We are seeking a Healthcare Data Scientist (Real-World Evidence) to answer complex healthcare and biopharma questions using large-scale real-world data and help shape the next generation of AI-powered clinical research. This is a hands-on role that combines rigorous real-world evidence analysis with deep collaboration across product, AI, and customer teams.

Internally, you will partner closely with Medeloop's AI research and product teams to design and execute real-world evidence analyses, evaluate the performance of our clinical research agents, and apply your scientific expertise to improve how our platform reasons about healthcare data. Externally, you will serve as an embedded data scientist for our partner institutions, working directly with clinicians, researchers, and life sciences organizations to scope research questions, deliver high-quality evidence, drive adoption of the platform, and expand each customer's use of Medeloop over time. This is a highly technical role centered on analytical reasoning, statistical rigor, and scientific problem-solving. Your work will directly influence both the intelligence of our AI systems and the real-world impact they create for healthcare and life sciences organizations.

Role & Responsibilities

  • Build and execute real-world evidence analyses to answer complex healthcare and biopharma questions using large-scale claims and EHR data.
  • Write high-quality, scalable code (SQL and Python; R also welcome) to define cohorts, model patient journeys, and generate rigorous, reproducible research outputs.
  • Apply clinical and statistical judgment to evaluate treatment patterns, utilization, and outcomes in observational data, reasoning carefully about bias and limitations.

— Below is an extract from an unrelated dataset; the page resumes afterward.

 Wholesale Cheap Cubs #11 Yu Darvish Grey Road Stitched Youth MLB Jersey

  • Work directly with Medeloop's AI research agents, reviewing and challenging their analytical outputs, and partner with AI and product teams to improve how agents translate research questions into high-quality analyses.
  • Partner with customer institutions: scope their research questions, deliver evidence, drive adoption, and help expand how each institution uses Medeloop.

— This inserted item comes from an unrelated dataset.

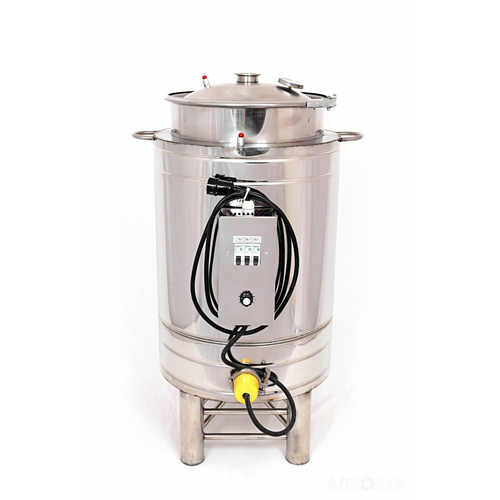 Перегонный куб Абхазия 90 л с тэном и регулятором мощности 45 КВт кламп 2 дюйма без фальшдна 3099000₽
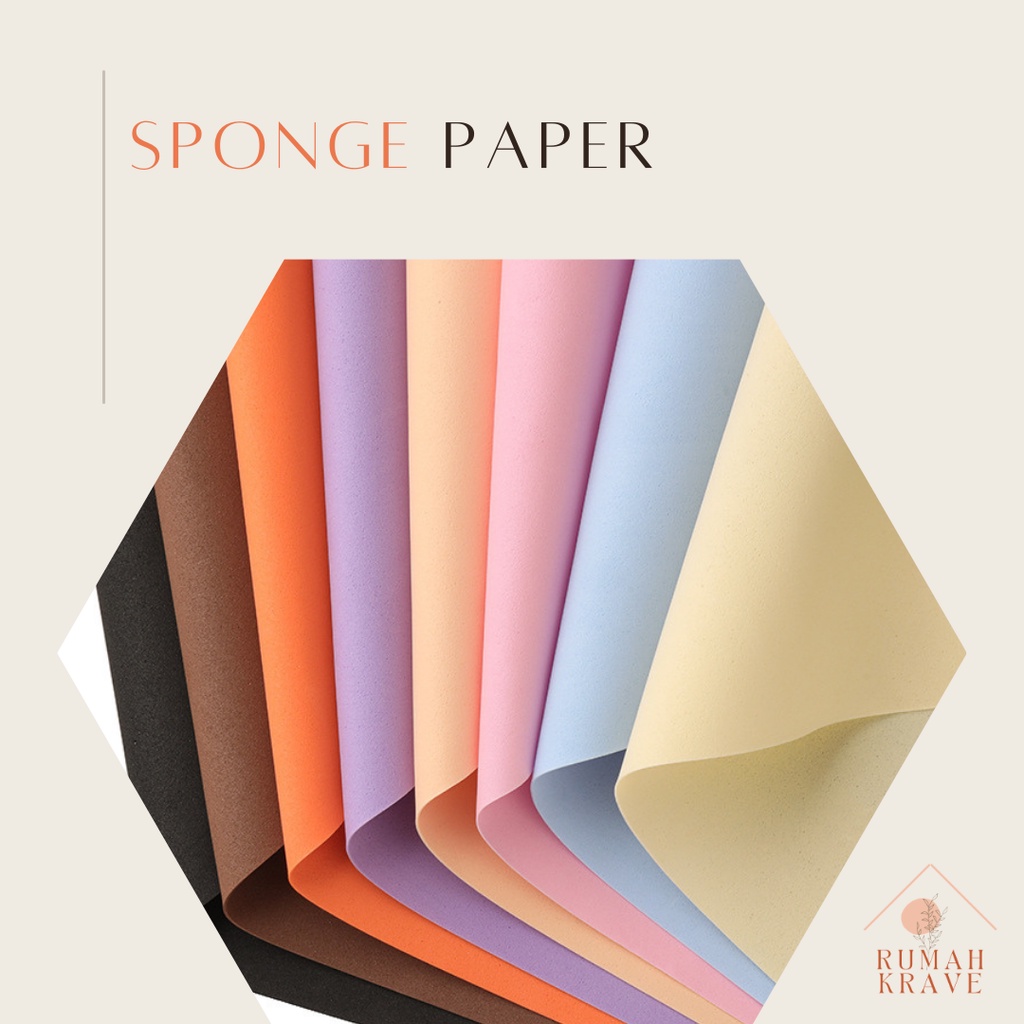 Jual RUMAH KRAVE - Sponge Foam Wrapping Paper Kertas Bunga Buket Kado ...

  • Communicate analyses, assumptions, and limitations clearly to internal teams, scientific stakeholders, and customers, translating technical findings into plain-language insight.
  • Help shape the analytical foundations and evaluation frameworks behind the next generation of AI-driven clinical research tools.
Requirements
  • PhD, or a Master's degree minimum plus 5+ years of industry experience, in a quantitative-health field (biostatistics, epidemiology, clinical trials, public health, health informatics, or health economics). PhD preferred; strong industry experience can substitute for the doctorate.
  • Strong grounding in real-world data/evidence (RWD/RWE) methodology, with domain experience in biostatistics, epidemiology, clinical trials, or public health.
  • Proven ability to answer complex clinical or biopharma questions using SQL and Python, plus statistical software (R and/or SAS).
  • Experience with large healthcare datasets, such as claims or EHR data (clinical coding systems, ICD/CPT/RxNorm), assumed to come with an RWE background.
  • Track record of producing rigorous, research-grade analyses, reports, or publications; comfort working with messy, high-dimensional data.
  • AI/ML experience required, with clear evidence of hands-on use; comfortable reviewing code and reasoning about model outputs.
  • Strong communicator; customer-facing experience preferred (trainable for the right analytical candidate).
Nice to Have
  • Experience working directly with customers and in a sales capacity.
  • Industry background strongly preferred over consulting (industry candidates preferred over consultants).